* _DOCUMENT SEGMENT_:
-=-=-=-=-

The cd command in bash (somewhat indirectly, as described below) invokes the chdir() syscall, behavior of which is specified by POSIX. The cd shell comand itself also has a POSIX specification for its behavior, in perhaps more detail than is appropriate for an accessible/readable definition.

Yes, the default for all operations (not only chdir() but also fopen() and others) is the current working directory.

This isn't specific to bash, but is operating-system-level behavior: "Current working directory" is part of the metadata about each process tracked by the kernel, and impacts filesystem-level requests made to the kernel: Any program, in any language, can call chdir("foo") or open("foo", O_RDONLY), and behavior will be to look for foo in the current directory, as inherited from the parent process or modified with prior chdir() calls.

-=-=-=-=-

* _ASSIGNED TASK_: Extend the passage on the cd command and the current working directory, starting after its final sentence. The listing that follows is not needed for any part of this exercise.

* _DATASET SECTION_:
-=-=-=-=-

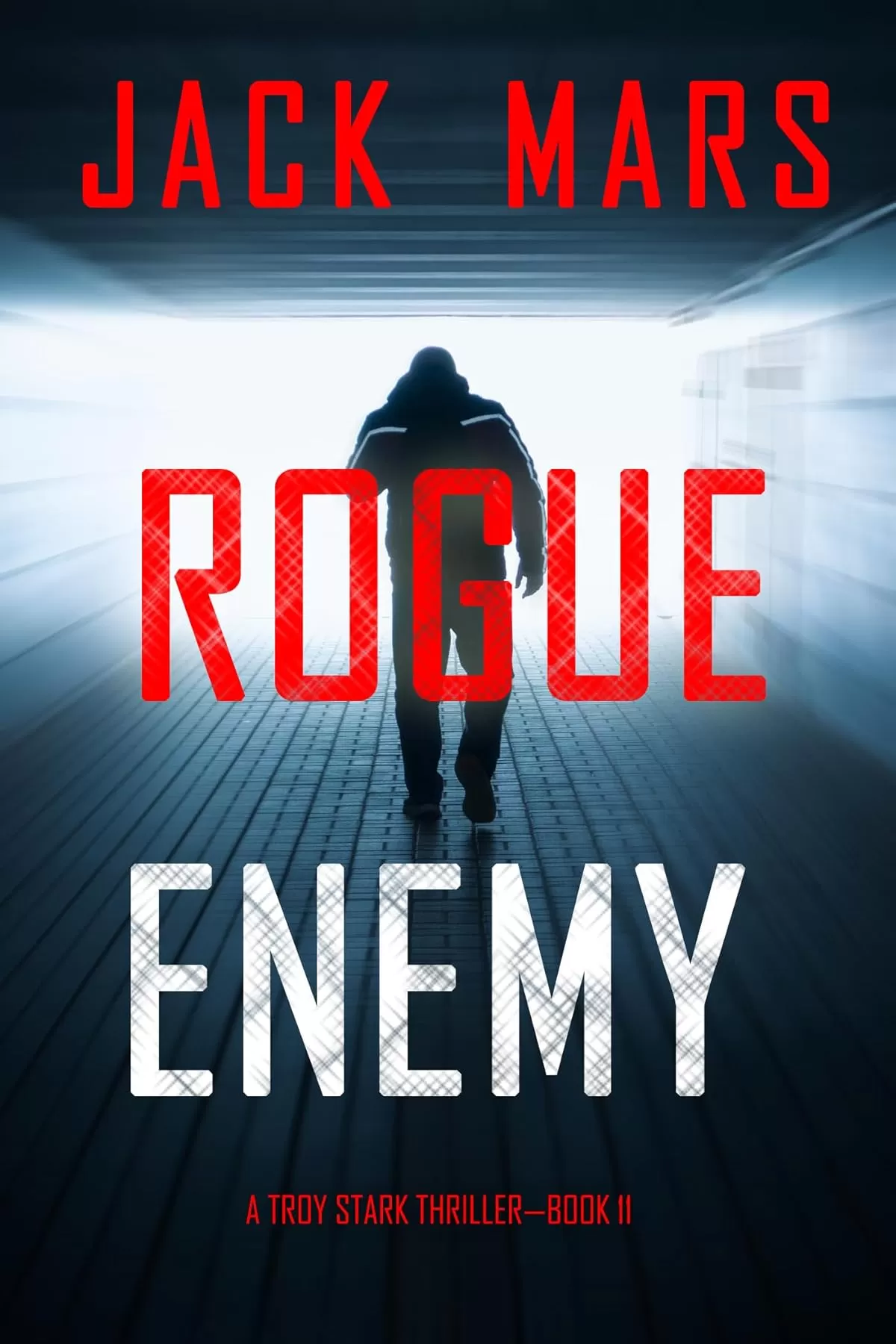 Rogue Enemy (Troy Stark #11) by Jack Mars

-=-=-=-=-

* _RESPONSE TO THE EXERCISE_:
That said, for the purposes of bash, cd ./foo is more specific than merely cd foo: The former says that you explicitly want the foo subdirectory of the current working directory. In bash, if the CDPATH shell variable is set, then cd foo will look in all directories listed in it, whereas cd ./foo explicitly only asks for foo under the current working directory.

Try this experiment:

# setup
tempdir=$(mkdir -d "${TMPDIR:-/tmp}/cdpath-test.XXXXXX")
mkdir -p "$tmpdir/i-am-a-test-directory"
CDPATH=".:$tempdir"

# this works, because CDPATH is honored
cd /
cd i-am-a-test-directory

# this does not, because you're explicitly asking for a directory that does not exist
cd /
cd ./i-am-a-test-directory

# cleanup
rm -rf "$tempdir"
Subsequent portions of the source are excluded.